Just north of the equator during the late summer and early fall, tropical waves move from east to west. These elongated areas of thunderstorms and relatively low air pressure often begin rotating and acquiring steady winds of 25 to 38 mph. Once those wind speeds are reached, the tropical wave becomes a Tropical Depression.

What is a Tropical Storm?

A Tropical Depression becomes a Tropical Storm when thunderstorms move into the center of circulation and steady winds reach to between 39 and 73 mph. At this point, the Tropical Storm is assigned a name. On satellite pictures, Tropical Storms often take on a “comma” shape.

What is a hurricane?

A hurricane is a large rotating storm of tropical origin, centered around an area of very low pressure…the eye. The whole storm system may be five to six miles high and 300 to 600 miles wide with sustained winds reaching 74 mph or greater. It moves like an immense spinning top, with forward speeds of up to 30 mph. As the warm sea heats the air above it, a current of very warm, moist air rises quickly, creating the center of low pressure at the surface. Trade winds rush in toward this low pressure and the inward spiraling winds whirl upward releasing heat and moisture before descending. The rotation of the Earth causes the rising column to twist counterclockwise, gradually taking on the form of a cylinder, whirling around the relatively calm eye.
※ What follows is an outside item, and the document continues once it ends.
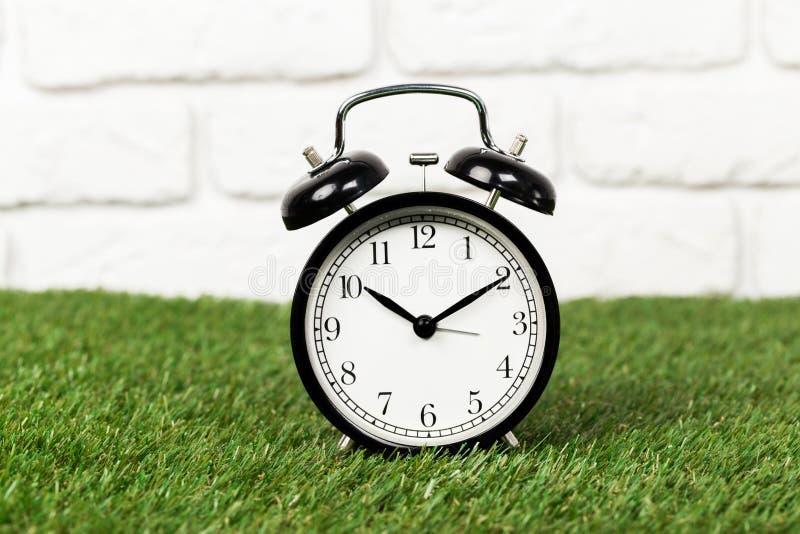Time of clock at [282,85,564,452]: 10:10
As a hurricane encounters the friction of land, the winds become more turbulent , creating small, short-lived tornadoes. But the most devastating effect of the hurricane is called storm surge. The 74+ mph winds of a hurricane traverse vast expanses of open water, literally piling up water ahead of it. When this mass of water meets the immovable mass of shoreline, the water climbs up the shore to produce widespread tidal flooding.

Storm surge can continue into the rivers and inlets connected to the ocean and the Chesapeake Bay. Storm surge rises beyond the waterways into our neighborhoods, and often into our homes. The maximum effect of a hurricane is felt within 50 miles of its center…usually just northeast of the eye.